A Conventional Notion I Disagree With


My Tuesday Garrison Center column was about the whole "how dangerous it is to claim the election is rigged" controversy (mainly by way of pointing out that Trump isn't the only one making that claim -- the Clinton campaign is preemptively setting up an "it was !Them Russians! what !STOLE! the election" argument -- and that it's hardly a new or novel claim anyway).

Now Trump has given the conventional wisdom something to double down on the whole idea with. Example, from Peter Beinart at The Atlantic:

At times during tonight's debate, Donald Trump seemed controlled, succinct, even prepared.

It didn't matter. In an instant, he lost the debate and blew his chance of using it to turn around his sinking campaign.

That instant came when Trump refused to say he would respect the outcome of next month's vote.

Beinart offers all kinds of reasons why that answer, especially if it becomes "the new normal," would be devastating to the system of rule commonly referred to as "American democracy." Then he claims again:

The good news is that Trump's answer will devastate him politically -- perhaps even more than the groping scandals. It will devastate him because the minute the debate ends, journalists will begin asking every Republican they can find whether they agree that he doesn't need to concede defeat. And many of those Republicans -- including the ones on Trump's own campaign -- will feed him to the wolves.

If I had a nickel for every time Republicans tried to feed Trump to the wolves and it turned out that he was just too tough to bleed from the bites, I'd have quite a few nickels.

My opinion:

Trump's base is composed of people who have believed for a long time that the whole game is rigged by e.g. "the liberal media," and who are glad to hear Trump saying out loud on a real stage what they've been thinking and muttering among themselves for years, and who will not only not abandon him but are even more likely to get off their asses and go vote in November because they heard him say it last night. They want a candidate who will refuse to concede a defeat they don't believe he can legitimately suffer.

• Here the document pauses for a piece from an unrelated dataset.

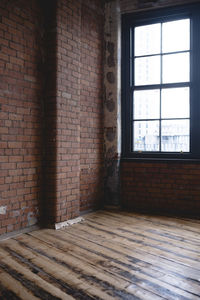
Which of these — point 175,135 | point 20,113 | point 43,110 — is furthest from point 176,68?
→ point 20,113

I will be reconsidering my presidential election prediction (that Trump will carry every state Mitt Romney carried in 2012, plus Michigan, Ohio, Pennsylvania and Florida) and modifying or confirming that prediction some time between now and Election Day. Part of my model is this: I predict Trump to win pretty much any and every state where he is polling within 5 points of Clinton when I finalize my prediction. His voters are more motivated to actually turn out, but many of them are less motivated to admit, even to pollsters, that he's their guy.